What Is the Terminal Velocity of a 70 kg Sky Diver?

[link1388]

Homework Statement

A sky diver with a mass of 70 kg jumps from an aircraft. The aerodynamic drag force acting on
the sky diver is known to be FD =kV^2

, where k=.25 N.s^2/m^2

Determine the maximum speed of free fall for the sky diver and the speed reached after 100 m of fall. Plot the speed of the sky
diver as a function of time and as a function of distance fallen

Homework Equations

F=ma

Fg - kV^2 = ma

The Attempt at a Solution

Well I did find Velocity Max to be

mg -.25V^2 = ma

mg - .25V^2 = 0 (a=0 because of terminal velocity)

Vmax = 52.4 m/s

But I am really confused on finding V(x) so I can find the speed at 100m? : /

 

[edgepflow]

First find V(t).

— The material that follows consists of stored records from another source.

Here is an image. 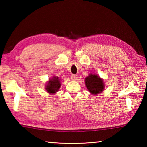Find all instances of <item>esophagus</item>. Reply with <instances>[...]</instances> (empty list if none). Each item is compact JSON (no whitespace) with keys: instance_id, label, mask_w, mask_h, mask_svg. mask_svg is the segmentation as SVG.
Masks as SVG:
<instances>
[{"instance_id":"esophagus-1","label":"esophagus","mask_w":147,"mask_h":147,"mask_svg":"<svg viewBox=\"0 0 147 147\" xmlns=\"http://www.w3.org/2000/svg\"><path fill=\"white\" fill-rule=\"evenodd\" d=\"M71 78L72 80H76L78 78V76H77L76 74H72Z\"/></svg>"}]
</instances>
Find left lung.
<instances>
[{
  "label": "left lung",
  "instance_id": "1",
  "mask_svg": "<svg viewBox=\"0 0 147 147\" xmlns=\"http://www.w3.org/2000/svg\"><path fill=\"white\" fill-rule=\"evenodd\" d=\"M85 84L88 90L94 95L102 93L104 89L103 80L95 74H89L85 79Z\"/></svg>",
  "mask_w": 147,
  "mask_h": 147
}]
</instances>
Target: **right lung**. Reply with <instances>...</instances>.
I'll return each mask as SVG.
<instances>
[{"mask_svg": "<svg viewBox=\"0 0 147 147\" xmlns=\"http://www.w3.org/2000/svg\"><path fill=\"white\" fill-rule=\"evenodd\" d=\"M61 86L60 80L58 76H53V78L49 79L45 86V89L50 94H54L58 91Z\"/></svg>", "mask_w": 147, "mask_h": 147, "instance_id": "right-lung-1", "label": "right lung"}]
</instances>
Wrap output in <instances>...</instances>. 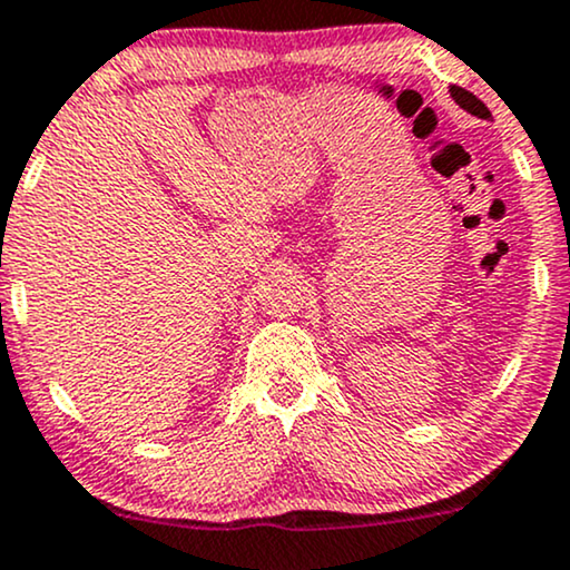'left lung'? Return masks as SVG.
<instances>
[{"label":"left lung","instance_id":"1","mask_svg":"<svg viewBox=\"0 0 570 570\" xmlns=\"http://www.w3.org/2000/svg\"><path fill=\"white\" fill-rule=\"evenodd\" d=\"M451 98L456 100V106H462L464 111L472 114V116H478V119H491V111L483 106V100H478L475 95L468 92V89L451 87Z\"/></svg>","mask_w":570,"mask_h":570}]
</instances>
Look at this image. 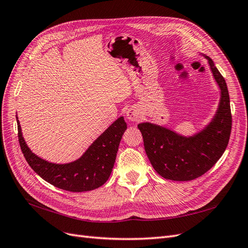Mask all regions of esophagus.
Here are the masks:
<instances>
[{
    "mask_svg": "<svg viewBox=\"0 0 248 248\" xmlns=\"http://www.w3.org/2000/svg\"><path fill=\"white\" fill-rule=\"evenodd\" d=\"M142 114L139 108L131 107L126 110V118L130 122H138L141 119Z\"/></svg>",
    "mask_w": 248,
    "mask_h": 248,
    "instance_id": "34e87169",
    "label": "esophagus"
}]
</instances>
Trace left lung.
Here are the masks:
<instances>
[{"label":"left lung","mask_w":248,"mask_h":248,"mask_svg":"<svg viewBox=\"0 0 248 248\" xmlns=\"http://www.w3.org/2000/svg\"><path fill=\"white\" fill-rule=\"evenodd\" d=\"M201 56L208 61L220 91L218 107L210 122L191 136H183L155 123L138 125L152 167L162 178L172 181H190L204 175L220 158L229 144L232 116L226 80L211 59Z\"/></svg>","instance_id":"1"}]
</instances>
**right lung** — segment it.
Instances as JSON below:
<instances>
[{"label": "right lung", "mask_w": 248, "mask_h": 248, "mask_svg": "<svg viewBox=\"0 0 248 248\" xmlns=\"http://www.w3.org/2000/svg\"><path fill=\"white\" fill-rule=\"evenodd\" d=\"M17 121L18 140L29 166L43 180L58 188L72 192L90 191L106 183L116 161L120 141L127 129L123 117L104 130L77 160L68 163L49 162L33 153L22 137Z\"/></svg>", "instance_id": "obj_1"}]
</instances>
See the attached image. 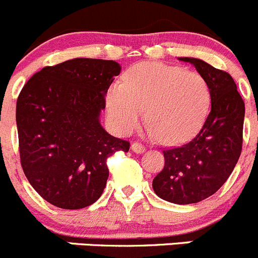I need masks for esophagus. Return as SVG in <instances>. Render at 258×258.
<instances>
[{
	"mask_svg": "<svg viewBox=\"0 0 258 258\" xmlns=\"http://www.w3.org/2000/svg\"><path fill=\"white\" fill-rule=\"evenodd\" d=\"M132 150L136 153H142L145 152L146 147L142 145V143H139V142H133V143H132Z\"/></svg>",
	"mask_w": 258,
	"mask_h": 258,
	"instance_id": "esophagus-1",
	"label": "esophagus"
}]
</instances>
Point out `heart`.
Here are the masks:
<instances>
[{"mask_svg":"<svg viewBox=\"0 0 258 258\" xmlns=\"http://www.w3.org/2000/svg\"><path fill=\"white\" fill-rule=\"evenodd\" d=\"M211 88L200 73L165 63L142 62L127 70L122 83L106 93L108 117L116 131H133L143 116L148 131L167 145L195 136L209 115Z\"/></svg>","mask_w":258,"mask_h":258,"instance_id":"b5f03b06","label":"heart"}]
</instances>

Apply Newton's 2nd law again:

Fnet = ma = m dv/dt

The forces acting on the sky diver, as you noticed are:

Fnet = mg - k v^2

Now you can solve this differential equation for V(t).

The position function, s(t), can then be found from: V(t) = ds(t) / dt.

 

[RTW69]

Great problem. The first integration is pretty straight forward but the second integration to find dx/dt=v is ugly as is the simplifications. I would suggest going to the Wolframalpha.com site for the math.

 

[link1388]

Ok I think I got the first integration but the second ones definitely going to be tricky lol Thanks.